几天内,我自己寻找提升精神力的方法不下七八种,但是自己并没有明显感觉到精神力的提升。
村里大概只有学校的大胡子老师才有那个测试精神力的水晶球,而且水晶球还碎掉了,估计也不能正常使用。
我现在怀疑自己的精神力是不是不会提升了。
除了吃饭比以前多了,睡觉比以前早了,其他的并没有什么不同。
老师教的东西不仅仅重复的知识居多,而且有时候一个词语就讲解半堂课。
刚开始一个词语还能听懂理解,经过老师的各种方面讲解,反而听不懂了。
下课后,我看着黑板上用白粉笔写出的各种各样的注解,只觉得头晕眼花。
我问父亲“这样提升精神力真的有用吗?真的可以打倒村里的孩子王吗?”
父亲笑着和我说:“你现在还没有长大,力气也不够,精神力也不能发挥什么作用。要是想打败比你强一些的人,只能用技巧。”
“技巧?什么技巧?”
我并不能理解为什么要用技巧,如果能正面打败孩子王,为什么还要用技巧。
“你来,我教你。”父亲走到门口,示意我跟过去。
随后的几天,提升精神力的额外功课取消了,代替的则是每天晚上筋疲力尽。吃饭也只能勉强用勺子吃,筷子几乎是拿不稳的。简单的洗漱,便早早睡觉。
虽然第二天这种疲劳感会完全缓解,但是晚上还是会重复这种很累的技巧。
我倒是问过父亲,为什么叫做“技巧”,练习起来是这么的难。
父亲的回答很简单。
“技巧很简单,但是灵活使用,需要不停地重复。
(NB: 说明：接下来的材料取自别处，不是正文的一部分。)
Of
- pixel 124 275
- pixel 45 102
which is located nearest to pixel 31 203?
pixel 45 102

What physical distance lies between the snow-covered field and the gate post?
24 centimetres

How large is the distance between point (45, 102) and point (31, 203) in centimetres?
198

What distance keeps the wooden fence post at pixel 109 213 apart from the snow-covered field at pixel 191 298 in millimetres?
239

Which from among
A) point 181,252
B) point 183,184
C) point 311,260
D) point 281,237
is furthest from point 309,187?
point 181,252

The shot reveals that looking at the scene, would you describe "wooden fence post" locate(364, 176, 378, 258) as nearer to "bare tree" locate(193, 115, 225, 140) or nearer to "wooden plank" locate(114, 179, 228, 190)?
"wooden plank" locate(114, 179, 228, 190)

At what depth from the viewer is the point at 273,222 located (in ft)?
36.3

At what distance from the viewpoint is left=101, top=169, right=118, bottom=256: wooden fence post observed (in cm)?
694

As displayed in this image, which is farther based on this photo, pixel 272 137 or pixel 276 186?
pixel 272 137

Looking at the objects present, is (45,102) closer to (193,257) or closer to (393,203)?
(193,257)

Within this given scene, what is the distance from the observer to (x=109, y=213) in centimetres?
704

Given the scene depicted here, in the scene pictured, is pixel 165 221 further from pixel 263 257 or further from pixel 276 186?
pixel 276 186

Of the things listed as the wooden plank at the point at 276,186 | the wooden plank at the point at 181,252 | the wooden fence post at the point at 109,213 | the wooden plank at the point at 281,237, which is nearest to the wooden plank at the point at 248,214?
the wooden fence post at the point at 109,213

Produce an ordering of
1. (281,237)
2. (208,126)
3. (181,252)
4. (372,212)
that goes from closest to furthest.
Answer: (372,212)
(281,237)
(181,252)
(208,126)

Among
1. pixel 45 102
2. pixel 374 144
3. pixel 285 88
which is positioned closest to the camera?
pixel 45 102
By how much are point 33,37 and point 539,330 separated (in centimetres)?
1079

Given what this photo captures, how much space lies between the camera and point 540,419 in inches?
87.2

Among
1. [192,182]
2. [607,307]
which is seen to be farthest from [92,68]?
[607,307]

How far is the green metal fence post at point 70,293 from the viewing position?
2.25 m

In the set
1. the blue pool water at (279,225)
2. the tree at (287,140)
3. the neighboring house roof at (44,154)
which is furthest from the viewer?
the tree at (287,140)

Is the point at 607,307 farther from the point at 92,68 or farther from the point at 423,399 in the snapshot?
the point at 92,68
”
我听了后,虽然不再去问什么,但还是对于这个技巧究竟有没有用,心存怀疑。
这样又练习了几天,直到有一天,我再次看到孩子王枪其他孩子的零食,我又一次站了出来。
“放开那个零食!”
再一次,所有孩子的目光再次被我吸引,就连被抢的孩子的目光都被我吸引了。
一切都像是上次一样。
只不过这次的我,有备而来。
孩子王的跟班一边笑着,一边讽刺着我。
“上次没打过,这次还要来吗?回家找妈妈吧!”
几个人笑作一团。
最开始这几个人被孩子王欺负的时候,也是哭着回家找他们的妈妈或者爸爸,然后再去找孩子王的家长,最后孩子王被训斥。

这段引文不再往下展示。